Short problem - Copy out the material below word for word, leaving out the pictures.

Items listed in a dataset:
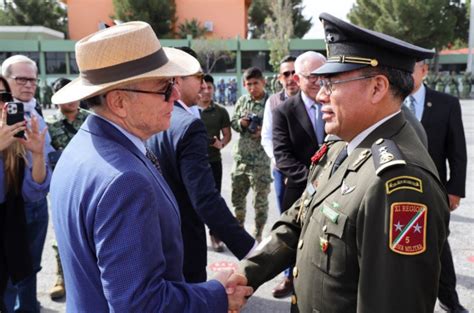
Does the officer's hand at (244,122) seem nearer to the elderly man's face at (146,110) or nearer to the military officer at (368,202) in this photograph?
the military officer at (368,202)

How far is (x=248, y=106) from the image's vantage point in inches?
225

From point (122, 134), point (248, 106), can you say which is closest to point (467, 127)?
point (248, 106)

Finished exercise -
Does the officer's hand at (244,122) seem nearer to the elderly man's face at (146,110) or nearer to the military officer at (368,202) in this photograph?
the military officer at (368,202)

How far is (x=248, y=106) from the image's vantage point in inches?
225

From point (122, 134), point (248, 106), can you say which is closest to point (467, 127)?
point (248, 106)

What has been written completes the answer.